Records from a dataset:
---*---

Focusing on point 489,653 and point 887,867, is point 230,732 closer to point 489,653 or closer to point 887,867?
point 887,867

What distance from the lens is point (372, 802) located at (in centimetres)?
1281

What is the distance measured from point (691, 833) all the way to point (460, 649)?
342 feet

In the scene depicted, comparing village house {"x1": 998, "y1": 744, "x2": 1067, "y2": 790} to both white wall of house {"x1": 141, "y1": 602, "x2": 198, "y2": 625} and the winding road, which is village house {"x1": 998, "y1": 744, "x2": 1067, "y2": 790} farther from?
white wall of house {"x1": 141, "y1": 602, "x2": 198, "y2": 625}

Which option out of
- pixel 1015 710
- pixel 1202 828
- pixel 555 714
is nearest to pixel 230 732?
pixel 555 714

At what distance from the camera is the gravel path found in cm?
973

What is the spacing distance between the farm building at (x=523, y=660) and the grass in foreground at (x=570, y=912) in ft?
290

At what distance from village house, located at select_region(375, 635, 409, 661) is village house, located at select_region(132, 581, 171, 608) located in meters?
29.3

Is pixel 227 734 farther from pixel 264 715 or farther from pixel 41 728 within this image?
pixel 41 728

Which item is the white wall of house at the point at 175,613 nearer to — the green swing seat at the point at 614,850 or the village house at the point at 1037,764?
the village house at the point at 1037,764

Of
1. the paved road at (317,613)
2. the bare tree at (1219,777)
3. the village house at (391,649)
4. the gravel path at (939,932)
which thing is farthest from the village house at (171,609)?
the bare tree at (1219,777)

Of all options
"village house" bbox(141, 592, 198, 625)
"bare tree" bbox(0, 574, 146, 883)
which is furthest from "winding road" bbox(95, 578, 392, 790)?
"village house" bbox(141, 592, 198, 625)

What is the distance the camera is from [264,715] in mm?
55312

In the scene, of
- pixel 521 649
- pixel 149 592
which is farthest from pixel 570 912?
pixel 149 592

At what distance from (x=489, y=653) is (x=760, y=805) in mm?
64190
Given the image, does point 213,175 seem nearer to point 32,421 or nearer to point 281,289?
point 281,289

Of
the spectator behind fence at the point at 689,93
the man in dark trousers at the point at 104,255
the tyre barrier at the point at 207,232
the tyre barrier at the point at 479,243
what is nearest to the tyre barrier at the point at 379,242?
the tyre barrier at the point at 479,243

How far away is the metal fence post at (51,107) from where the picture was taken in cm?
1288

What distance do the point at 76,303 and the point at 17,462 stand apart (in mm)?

---*---

Copy all of the records above word for word, leaving nothing out.

Focusing on point 489,653 and point 887,867, is point 230,732 closer to point 489,653 or closer to point 887,867?
point 887,867

What distance from the lens is point (372, 802) located at (in centimetres)?
1281

What is the distance measured from point (691, 833) all the way to point (460, 649)?
342 feet

In the scene depicted, comparing village house {"x1": 998, "y1": 744, "x2": 1067, "y2": 790} to both white wall of house {"x1": 141, "y1": 602, "x2": 198, "y2": 625} and the winding road, which is village house {"x1": 998, "y1": 744, "x2": 1067, "y2": 790} farther from?
white wall of house {"x1": 141, "y1": 602, "x2": 198, "y2": 625}

Which option out of
- pixel 1015 710
- pixel 1202 828
- pixel 555 714
is nearest to pixel 230 732?
pixel 555 714

At what distance from the camera is the gravel path found in cm?
973

What is the spacing distance between the farm building at (x=523, y=660) and the grass in foreground at (x=570, y=912) in ft?
290

At what distance from village house, located at select_region(375, 635, 409, 661) is village house, located at select_region(132, 581, 171, 608) located in meters?
29.3

Is pixel 227 734 farther from pixel 264 715 or farther from pixel 41 728 within this image?
pixel 41 728

Which item is the white wall of house at the point at 175,613 nearer to — the green swing seat at the point at 614,850 or the village house at the point at 1037,764?
the village house at the point at 1037,764

Of
1. the paved road at (317,613)
2. the bare tree at (1219,777)
3. the village house at (391,649)
4. the gravel path at (939,932)
which thing is farthest from the village house at (171,609)?
the bare tree at (1219,777)

Of all options
"village house" bbox(141, 592, 198, 625)
"bare tree" bbox(0, 574, 146, 883)
which is furthest from "winding road" bbox(95, 578, 392, 790)?
"village house" bbox(141, 592, 198, 625)

What is the distance the camera is from [264,715] in mm?
55312

In the scene, of
- pixel 521 649
- pixel 149 592
which is farthest from pixel 570 912?
pixel 149 592

At what distance from (x=489, y=653) is (x=760, y=805) in mm?
64190
Given the image, does point 213,175 seem nearer to point 32,421 or nearer to point 281,289?
point 281,289

Of
the spectator behind fence at the point at 689,93
the man in dark trousers at the point at 104,255
the tyre barrier at the point at 207,232
the tyre barrier at the point at 479,243
what is nearest to the tyre barrier at the point at 379,242?
the tyre barrier at the point at 479,243

How far away is the metal fence post at (51,107) from where the picture was taken in cm?
1288

What distance do the point at 76,303 and the point at 17,462 stand apart (in mm)?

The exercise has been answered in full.